This week we have an app that will streamline reporting on college campuses, a new book on a campus sexual assault case by the author of Into the Wild, and a diverse collection of viewpoints on how to achieve progress on preventing campus sexual assault.
Three higher education institutions are expected to pilot a new system for reporting sexual assaults. Developed by Sexual Health Innovations, the system is called Callisto after a nymph from Greek mythology. The system offers students information about how to report a sexual assault to their college and local law enforcement agencies. If students choose to report, they can do so through Callisto. If they choose not to report, they can still record information about the assault through the system. Although the school will not be able to see this record without the student’s permission, the school will be able to see aggregate statistical information about users of the system.

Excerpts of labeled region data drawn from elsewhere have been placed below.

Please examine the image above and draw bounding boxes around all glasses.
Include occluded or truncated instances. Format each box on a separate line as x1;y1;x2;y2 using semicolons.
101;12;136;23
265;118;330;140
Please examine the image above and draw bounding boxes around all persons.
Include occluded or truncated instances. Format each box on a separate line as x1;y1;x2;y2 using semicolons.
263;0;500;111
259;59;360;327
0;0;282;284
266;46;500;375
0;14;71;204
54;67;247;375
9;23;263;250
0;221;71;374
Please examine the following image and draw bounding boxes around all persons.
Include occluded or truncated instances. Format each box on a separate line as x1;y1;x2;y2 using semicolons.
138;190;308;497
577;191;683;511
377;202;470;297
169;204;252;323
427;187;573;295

Importantly, Callisto has an additional feature that helps schools identify repeat offenders. Students who create a record on Callisto but choose not to file a report with their institution, can opt into a matching feature, which will send the school the reporter’s name and the name of the alleged assailant if someone else files a report on Callisto involving the same assailant. Some commentators, however, expressed concern over the privacy issues and legal protections for the system’s users. As Laura Dunn, a lawyer by training and the founder of an advocacy group for Survivors of sexual assault, explained: “As a survivor and as an activist, I think this is amazing… as a lawyer, I am cautious.”

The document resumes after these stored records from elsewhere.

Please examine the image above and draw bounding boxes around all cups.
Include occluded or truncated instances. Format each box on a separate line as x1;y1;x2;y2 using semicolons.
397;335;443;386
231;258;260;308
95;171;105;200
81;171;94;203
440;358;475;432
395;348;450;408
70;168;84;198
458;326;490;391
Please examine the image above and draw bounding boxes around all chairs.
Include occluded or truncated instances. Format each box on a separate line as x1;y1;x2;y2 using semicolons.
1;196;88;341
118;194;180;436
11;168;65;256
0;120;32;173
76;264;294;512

Next week, Jon Krakauer, author of the best sellers “Into Thin Air” and “Into the Wild,” is releasing a book on campus rape. Krakauer’s new book, “Missoula: Rape and the Justice System in a College Town,” discusses multiple sexual assault cases at the University of Montana (UM). UM was the subject of yearlong federal investigation into its handling of sexual assault complaints. Two years ago, UM entered into a Resolution Agreement with the Department of Education’s Office for Civil Rights and the Department of Justice. The Joint Letter of Findings called the Resolution Agreement with UM a “blueprint for colleges and universities throughout the country to protect students from sexual harassment and assault.” The Agreement provides information on important issues such as confidentiality, campus climate surveys, and standards of proof in campus adjudication processes. For the book, Krakauer relied on documentation of the investigations and adjudication of these incidents, as well as talks with psychologists about the effects of rape on survivors. According to the Wall Street Journal, “One takeaway from ‘Missoula’ is that every incident of alleged rape is different, and ambiguities abound. Mr. Krakauer provides no sweeping conclusions.”
The Chronicle of Higher Education has collected diverse responses to the question, “what will signal progress on sexual assault at colleges and universities?” The viewpoints range from providing survivors with the tools they need to heal, to ensuring a fair process for everyone involved, to beginning prevention training before college. The contributors include lawyers, advocates, and administrators, including The President of the University of Montana. All of the pieces point to the important leadership role schools play in addressing this issue through training and strong policies and procedures around sexual violence. As Annie Clark and Andrea Pino, the co-founders of End Rape on Campus, suggest in their essay: “Change will come only when colleges lead it, rather than follow the efforts of the students who expect their guidance.”